Document section

BRITISH teenager Rowan Cheshire was left unconscious for several minutes yesterday after a heavy fall during training for the women's ski halfpipe later this week.

Cheshire, just 18, is the second-youngest member of the 56-strong GB team in Sochi but is considered a medal chance after becoming the first British woman to win a ski World Cup gold in 24 years last month.

Olympic organisers confirmed she fell heavily on her face and, after remaining unconscious for several minutes, was taken on a stretcher to a nearby medical tent.

Team GB officials said she was then taken from the course to the polyclinic in the athletes' village, where she is being evaluated by their own staff, headed by chief medical officer Niall Elliot.

Cheshire is due to make her Olympic debut on Thursday and had started official training on the halfpipe at the Rosa Khutor Extreme Park last Friday.

Team officials said it was too early to state whether she would be fit to compete but, speaking last week, Cheshire was looking forward to being in medal contention.

"I thought I could probably fly under the radar but I suppose what happened in the World Cup changed a lot of things," she said. "In a way it puts more pressure on me, more people seem interested in me now, which is also a good thing.

"At the start of last year just being here probably wasn't really a possibility and I need to remember that I've got more Olympics ahead of me. I think since last summer I've come into competitions all guns blazing with lots of new tricks and people are looking at me a bit differently. Maybe I scare them a little bit, which is a good thing.

Data to examine
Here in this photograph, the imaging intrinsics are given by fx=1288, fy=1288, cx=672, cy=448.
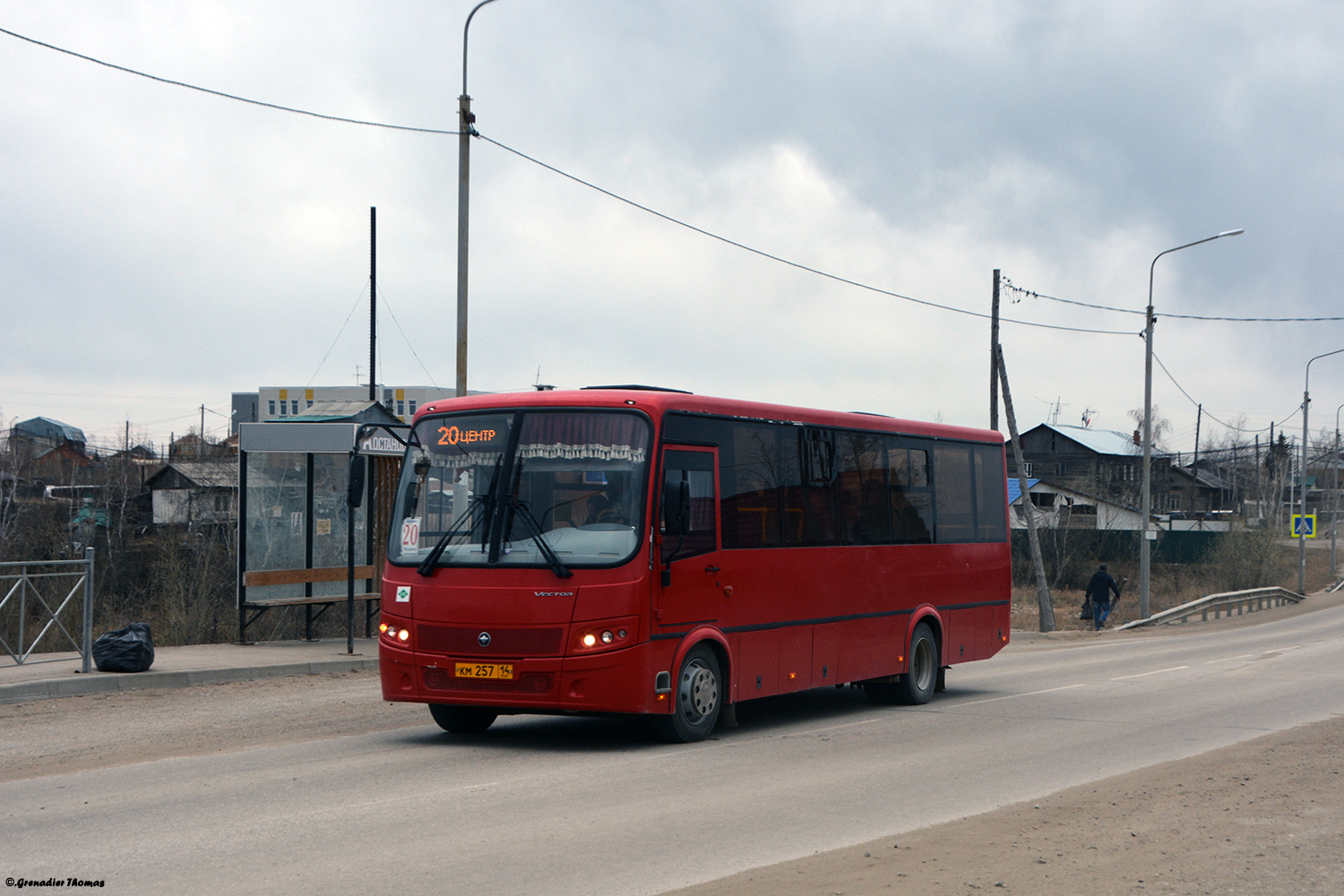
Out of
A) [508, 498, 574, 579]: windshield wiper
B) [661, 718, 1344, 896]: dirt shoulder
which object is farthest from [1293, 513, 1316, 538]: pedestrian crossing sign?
[508, 498, 574, 579]: windshield wiper

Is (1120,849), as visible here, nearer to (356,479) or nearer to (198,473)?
(356,479)

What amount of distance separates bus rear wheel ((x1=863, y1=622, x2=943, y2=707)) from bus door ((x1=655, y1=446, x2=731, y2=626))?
166 inches

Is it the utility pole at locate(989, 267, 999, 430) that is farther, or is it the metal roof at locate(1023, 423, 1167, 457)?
the metal roof at locate(1023, 423, 1167, 457)

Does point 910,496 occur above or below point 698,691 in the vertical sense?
above

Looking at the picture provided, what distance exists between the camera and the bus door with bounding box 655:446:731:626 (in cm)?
1044

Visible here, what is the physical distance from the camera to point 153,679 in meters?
14.8

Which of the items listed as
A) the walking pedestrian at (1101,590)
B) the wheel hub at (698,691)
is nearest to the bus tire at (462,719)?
the wheel hub at (698,691)

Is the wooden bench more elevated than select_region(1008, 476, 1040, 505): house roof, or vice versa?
select_region(1008, 476, 1040, 505): house roof

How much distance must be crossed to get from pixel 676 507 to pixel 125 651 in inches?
317

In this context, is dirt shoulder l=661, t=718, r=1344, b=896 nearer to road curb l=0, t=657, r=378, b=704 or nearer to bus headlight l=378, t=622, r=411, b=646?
bus headlight l=378, t=622, r=411, b=646

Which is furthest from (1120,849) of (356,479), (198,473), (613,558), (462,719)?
(198,473)

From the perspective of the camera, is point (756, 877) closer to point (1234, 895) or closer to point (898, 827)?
point (898, 827)

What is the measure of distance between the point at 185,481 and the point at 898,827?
193ft

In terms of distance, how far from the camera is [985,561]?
1628 cm
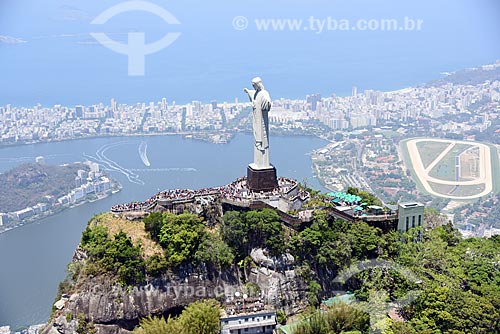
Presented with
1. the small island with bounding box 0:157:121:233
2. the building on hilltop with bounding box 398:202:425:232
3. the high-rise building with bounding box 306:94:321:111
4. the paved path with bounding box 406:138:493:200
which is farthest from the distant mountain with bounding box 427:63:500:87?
the building on hilltop with bounding box 398:202:425:232

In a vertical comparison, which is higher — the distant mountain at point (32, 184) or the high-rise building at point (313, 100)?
the high-rise building at point (313, 100)

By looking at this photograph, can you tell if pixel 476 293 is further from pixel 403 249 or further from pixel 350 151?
pixel 350 151

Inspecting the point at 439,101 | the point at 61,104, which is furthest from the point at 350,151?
the point at 61,104

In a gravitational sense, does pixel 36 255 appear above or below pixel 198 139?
below

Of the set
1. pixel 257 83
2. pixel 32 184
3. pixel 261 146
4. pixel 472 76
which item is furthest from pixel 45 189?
pixel 472 76

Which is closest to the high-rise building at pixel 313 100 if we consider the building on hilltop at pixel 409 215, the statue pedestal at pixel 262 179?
the statue pedestal at pixel 262 179

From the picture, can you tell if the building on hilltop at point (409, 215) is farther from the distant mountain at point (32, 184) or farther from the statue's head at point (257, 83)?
the distant mountain at point (32, 184)

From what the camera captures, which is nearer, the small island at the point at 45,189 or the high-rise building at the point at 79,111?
the small island at the point at 45,189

Task brief
Can you copy out the article about Rowan Cheshire's training fall in full, word for word? The material has nothing to do with the article on Rowan Cheshire's training fall.

Answer section
BRITISH teenager Rowan Cheshire was left unconscious for several minutes yesterday after a heavy fall during training for the women's ski halfpipe later this week.

Cheshire, just 18, is the second-youngest member of the 56-strong GB team in Sochi but is considered a medal chance after becoming the first British woman to win a ski World Cup gold in 24 years last month.

Olympic organisers confirmed she fell heavily on her face and, after remaining unconscious for several minutes, was taken on a stretcher to a nearby medical tent.

Team GB officials said she was then taken from the course to the polyclinic in the athletes' village, where she is being evaluated by their own staff, headed by chief medical officer Niall Elliot.

Cheshire is due to make her Olympic debut on Thursday and had started official training on the halfpipe at the Rosa Khutor Extreme Park last Friday.

Team officials said it was too early to state whether she would be fit to compete but, speaking last week, Cheshire was looking forward to being in medal contention.

"I thought I could probably fly under the radar but I suppose what happened in the World Cup changed a lot of things," she said. "In a way it puts more pressure on me, more people seem interested in me now, which is also a good thing.

"At the start of last year just being here probably wasn't really a possibility and I need to remember that I've got more Olympics ahead of me. I think since last summer I've come into competitions all guns blazing with lots of new tricks and people are looking at me a bit differently. Maybe I scare them a little bit, which is a good thing.